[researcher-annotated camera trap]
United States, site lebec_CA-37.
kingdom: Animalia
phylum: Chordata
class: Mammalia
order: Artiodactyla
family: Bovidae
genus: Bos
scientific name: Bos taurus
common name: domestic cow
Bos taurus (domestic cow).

::::::

The records above must be retyped in full, exactly as written.

[researcher-annotated camera trap]
United States, site lebec_CA-37.
kingdom: Animalia
phylum: Chordata
class: Mammalia
order: Artiodactyla
family: Bovidae
genus: Bos
scientific name: Bos taurus
common name: domestic cow
Bos taurus (domestic cow).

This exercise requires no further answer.